01.10.12
Moving away from tradition
Source: National Health Executive Sept/Oct 2012
Charles Hollwey, chief executive of Hampshire LIFT, spoke to NHE about the future of financing for the health sector.
LIFT is no longer a simplistic model aimed just at funding new construction – increasingly LIFTCos are striving to provide flexible solutions to a health service looking to rationalise its estate, not extend it.
NHE spoke to Charles Hollwey, chief executive of Hampshire LIFT, about the need for financing arrangements to change with the times.
Hampshire LIFT was created as a joint venture this April between Solent Community Solutions and South West Hampshire LIFT, covering areas across Southampton and Gosport.
The move “made more sense” to give economies of scale, avoid duplication of work and enable the company to create a critical mass, Hollwey said.
Since he was appointed last November, there has been progress on capital works, with local GPs on developments, as well as collaboration with councils and community trusts.
The company is planning to go beyond the original remit of LIFT. Hollwey explained: “We’ve got a series of projects we’re planning to take forward and we’re aiming to do much more: we’re trying to get away from the traditional LIFT model, so its more than just delivering lease plus agreements about health centres. It will mean doing consultancy work around health planning, utilisation reviews, community hospitals and project managing capital works on behalf of the PCT.”
It is important for the LIFT to work with the PCT on developments, to ensure building is appropriate and fits into their service plans, he added.
The evolution of development
Financing arrangements in the NHS are sure to evolve and change with the new environment, especially with less funding to spend on capital projects.
Hollwey gave us his views: “I think it’s going to be varied. Trusts may prefer to just use us for project managing capital schemes on their behalf; in other areas where the capital may be scarce, we might go for lease agreements but they might not be to traditional lease-plus agreements.
“It might be more like third party development, where effectively we would be borrowing the money on behalf of the NHS provider, providing the capital scheme and them effectively paying it up over a number of years.”
Rationalising the estate
Discussing the use of PFI, something which has been increasingly criticised for leading trusts into long-term debt, he suggested that they were not necessarily the best approach for the future.
“We’ve got to look at more innovative solutions. Particularly going forward, it’s going to be much more about rationalising the estate rather than building new facilities.
“That’s very much what we’re trying to do working with the PCT; thinking about solutions which give them savings rather than additional commitments.
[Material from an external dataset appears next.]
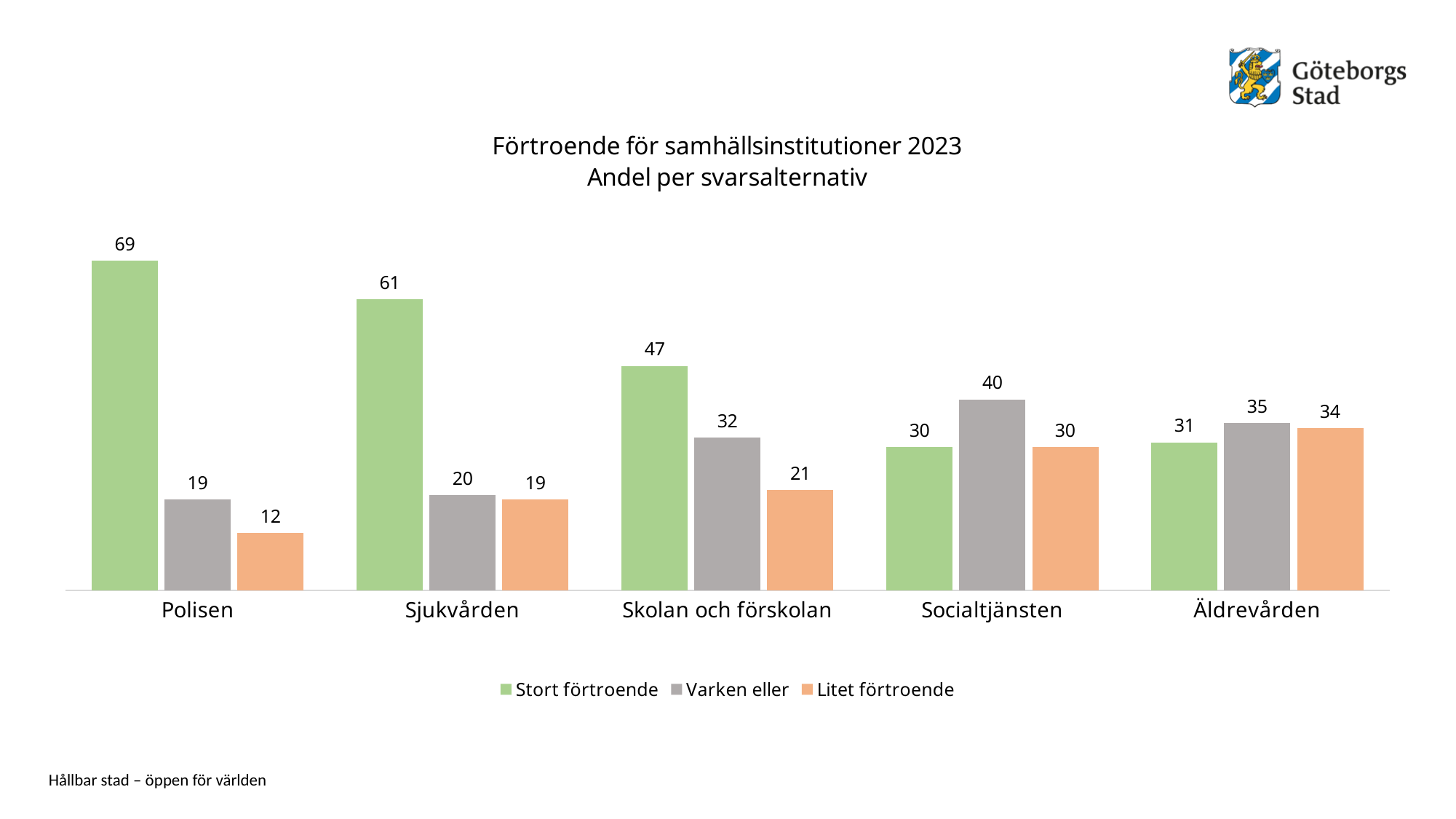
What is the value for Litet förtroende for Äldrevården? 34 What kind of chart is shown on the slide? Bar chart How many categories are shown on the x axis? 5 Which category has the lowest value for Litet förtroende? Polisen How many series does the legend list? 3 Do the Stort förtroende values rise or fall from Polisen to Socialtjänsten? Fall What is the value for Varken eller for Socialtjänsten? 40 What is the value for Stort förtroende for Polisen? 69 What is the difference between Stort förtroende for Polisen and Stort förtroende for Sjukvården? 8 Which is larger for Äldrevården: Stort förtroende or Litet förtroende? Litet förtroende What is the title of the chart? Förtroende för samhällsinstitutioner 2023 Andel per svarsalternativ Which category has the highest value for Stort förtroende? Polisen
That may mean that what we’re doing is refurbishing a building on their behalf, enabling them to close another building.”
He called LIFT a much more “partnershiporientated” approach to bringing in private resources to deliver improvements in the estate and said: “LIFT is very much structured to not just be there to deliver one particular scheme or hospital but to be a long-term partner.”
This means that LIFTs could be required to take on a much wider portfolio to be successful in the new NHS. Integrated solutions and flexibility will be key to delivering this, Hollwey highlighted.
He said: “If we just think we’re in the business of providing lease-plus schemes for the NHS then I don’t think LIFT has got particularly much of a future.
“[If] we’re much more flexible, meeting the needs of what the NHS requires from us, we’ve got more of a variety of things we can offer in terms of estates issues, then I have a feeling we’ve got quite a good future.
“We must get up to that degree of being competitive, making sure we’re delivering value for money, focused on what the client wants, rather than expecting there to be a chain of developments on the plate for us.”
A wider view of construction will also be necessary, considering NHS buildings in relation to the whole public sector, Hollwey said. “One of the things this government’s got a view around is to look at the public sector estate together rather than in individual silos.”
Keeping pace
Key challenges, he added, were obviously around finance and resourcing. The introduction of QIPP targets and reduction of available spend means that it is a very different environment from when the LIFT model was originally introduced.
Hollwey explained: “LIFT has to bend with that and what we’re doing here is working out how you rationalise the estate rather than how you add to it. Obviously the changes which are happening in the NHS are a challenge – it can be an opportunity as well.
“In the past, LIFT has worked very closely with PCTs and PCTs won’t exist from April 13, so how we engage with people like NHS Property Services Ltd, the community trusts, the GPs, clinical commissioning groups, is absolutely crucial. It’s very important that we work with them.
“The other challenge is of course we need to keep pace with modern technology and how that moves on and we need to think about innovative solutions, rather than just replicating what we’ve done in the past.”